[Data to process]
'''

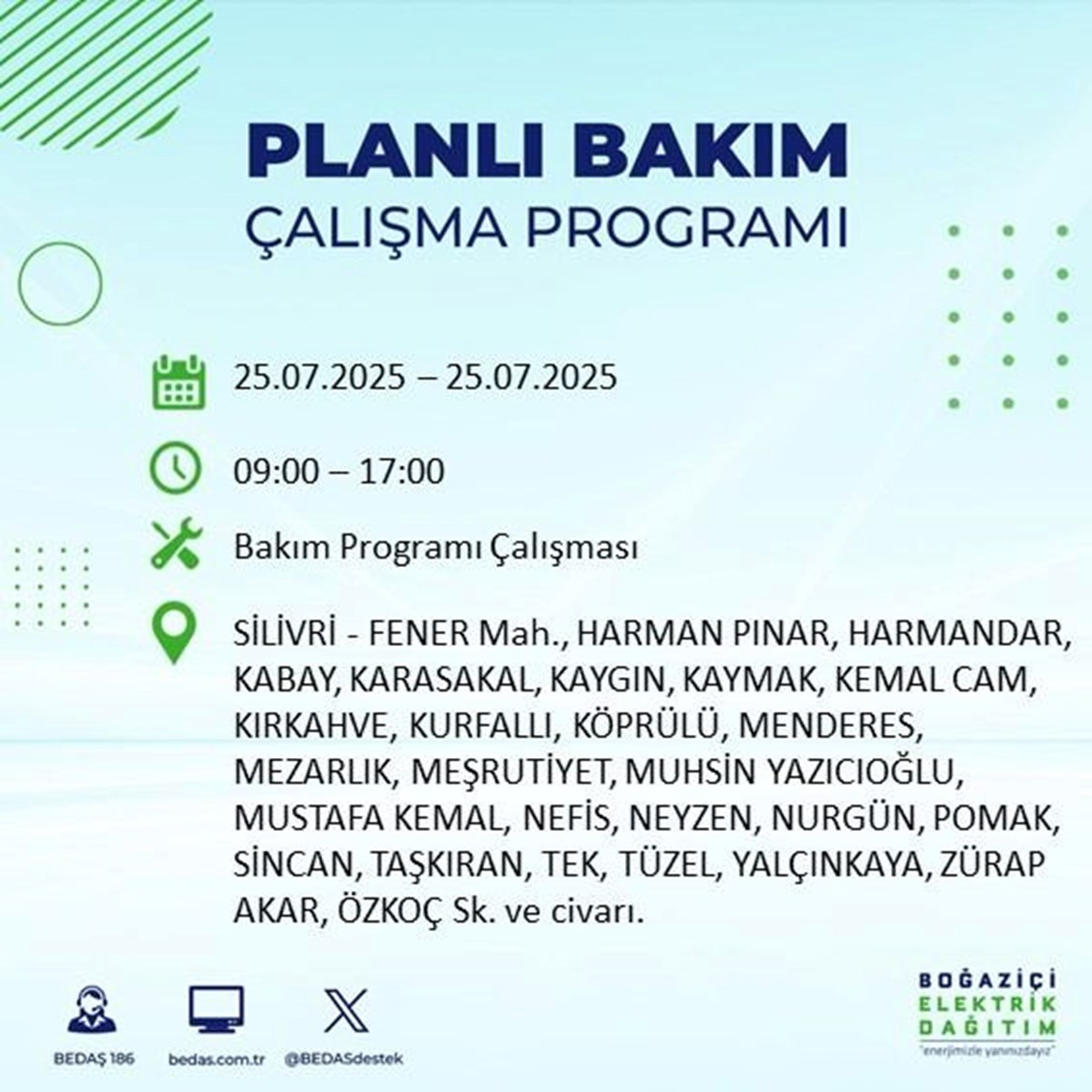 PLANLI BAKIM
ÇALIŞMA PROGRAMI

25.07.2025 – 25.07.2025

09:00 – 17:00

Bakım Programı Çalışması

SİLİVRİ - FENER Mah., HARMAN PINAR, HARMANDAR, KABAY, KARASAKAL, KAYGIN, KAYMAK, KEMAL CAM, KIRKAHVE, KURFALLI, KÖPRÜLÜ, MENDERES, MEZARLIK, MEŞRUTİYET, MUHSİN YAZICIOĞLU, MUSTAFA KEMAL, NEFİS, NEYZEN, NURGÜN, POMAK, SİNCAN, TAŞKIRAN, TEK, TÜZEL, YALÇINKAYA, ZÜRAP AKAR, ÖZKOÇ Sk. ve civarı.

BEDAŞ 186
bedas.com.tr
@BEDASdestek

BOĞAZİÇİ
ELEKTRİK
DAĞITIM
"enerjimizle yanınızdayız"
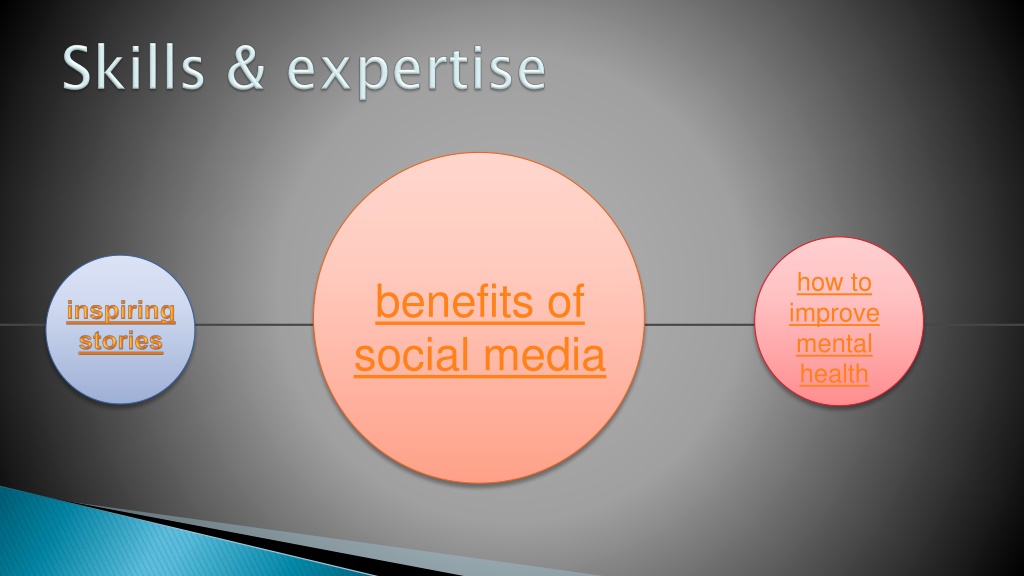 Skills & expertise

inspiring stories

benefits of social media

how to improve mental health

'''

[What needs to be done]
Could you print the listing above word for word, without its pictures?

[Response to this task]
 PLANLI BAKIM
ÇALIŞMA PROGRAMI

25.07.2025 – 25.07.2025

09:00 – 17:00

Bakım Programı Çalışması

SİLİVRİ - FENER Mah., HARMAN PINAR, HARMANDAR, KABAY, KARASAKAL, KAYGIN, KAYMAK, KEMAL CAM, KIRKAHVE, KURFALLI, KÖPRÜLÜ, MENDERES, MEZARLIK, MEŞRUTİYET, MUHSİN YAZICIOĞLU, MUSTAFA KEMAL, NEFİS, NEYZEN, NURGÜN, POMAK, SİNCAN, TAŞKIRAN, TEK, TÜZEL, YALÇINKAYA, ZÜRAP AKAR, ÖZKOÇ Sk. ve civarı.

BEDAŞ 186
bedas.com.tr
@BEDASdestek

BOĞAZİÇİ
ELEKTRİK
DAĞITIM
"enerjimizle yanınızdayız"
 Skills & expertise

inspiring stories

benefits of social media

how to improve mental health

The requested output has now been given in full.